I’m assuming, and we’ve discussed at length, that when she is around food while preparing it she is triggered and won’t eat that meal as well. I’ve found that when I prepare a meal and she helps in other ways that things go a little smoother. She’s not around the food as much and is less triggered. Leading her to eat better. I haven’t discussed this with any professionals so I don’t know if this is good or bad BUT I’m happy to play this role.

I should probably also note that this doesn’t always work, I’m trying to keep this real but my optimism pokes through and as I reread things they always seem super successful. This is not the case. These last couple weeks and months have been rough on this front. While other things go better, this slides downward. We pick up and make progress but it’s a long hard road.

It’s interesting that what works for one person doesn’t work for another and what triggers one person won’t trigger another. Even with the same eating disorder. We are all unique and so are our behaviors and challenges.

The other discussion I want to have about triggers happened on Facebook.

Two quick notes: 1)  I won’t use names these are two great people and 2) in no way is this meant to make them look bad. In fact, I admire and respect the way this was handled and love that they were both looking out for my wife.

Bree posted a picture on Facebook, a friend mentioned something about Bree’s body. It was a nice compliment, something many women face and would love to hear. However, it COULD be triggering for someone with ED. One of my wife’s friends who has shared her own experiences with ED commented on the comment mentioning these triggers, and specifically what it could have triggered for Bree.

I thought to myself that I was about to see some fireworks. Everything was very polite but also blunt. So I thought that would cause a negative reaction. I was very wrong.

These two people don’t know each other, and I’ve observed too many misunderstandings on Facebook to be optimistic. But guess what, the first lady replied politely and asked a genuine question about what she could say that was different and less triggering. The whole thing was an insightful conversation that really touched my heart.

Having that be touching may sound weird because it seemed like an innocent conversation. They were respectful, thoughtful, and insightful about how we should treat one another and learn from each other. Needless to say, I was impressed with the quality of my wife’s friends. These people were truly trying to help and then truly trying to learn.
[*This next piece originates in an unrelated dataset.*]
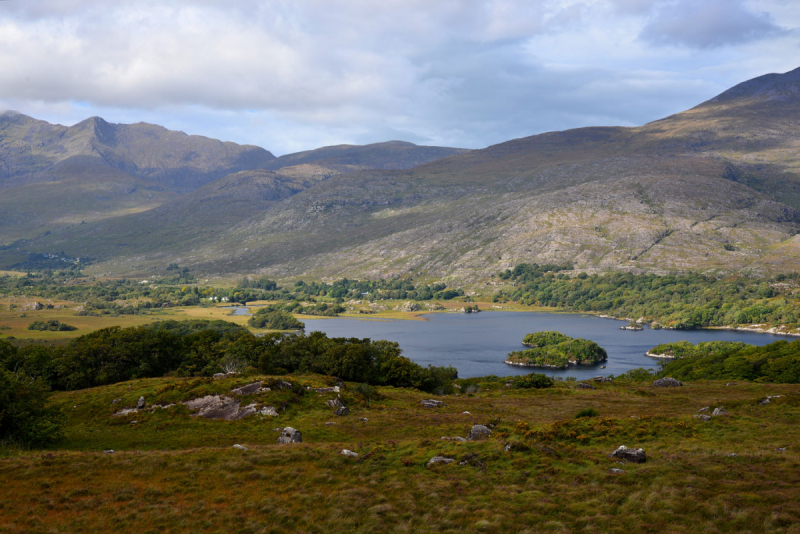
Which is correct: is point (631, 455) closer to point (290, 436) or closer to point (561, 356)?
point (290, 436)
On this topic specifically, rather than focusing on physical body image in our talk/compliments we could focus on deeper more meaningful observations about those we know. I think that this is a positive change to our mindset and would help avoid many of the triggers that are out there. But not all triggers can be eliminated and we can’t expect others to know what they are. We need to be loving and forgiving to ourselves and others when we are triggered or cause someone to be triggered. We are all always on the road of self improvement, I know that I need mercy and grace as much or more than everyone else.

In searching for a way to conclude these thoughts my mind keeps turning to the general publics view on triggering. I mentioned it briefly up above implying that it might be an over used term. I keep reminding myself that just because it’s overused doesn’t mean that it doesn’t exist and that it’s a real thing that impacts a lot of people.

I recommend checking out this post 5 Things You Shouldn’t Say to Someone with an Eating Disorder. The article has some practical tips on how to love those you know are struggling. Things not to say as the title implies and several suggestions to replace those triggering comments with.

I believe firmly in loving my neighbor and doing everything in my power on a personal level to not be someones trigger. This is what made the Facebook conversation beautiful. Both women were trying to be loving, choosing to be mindful of others and learn without forcing an opinion. We don’t know the internal struggles of those around us. They may have a darkness that is threatening to drown them and I want to be a life-preserver not a rock. I think when we show love and kindness, and enter into conversations with an open heart and mind we can never go wrong.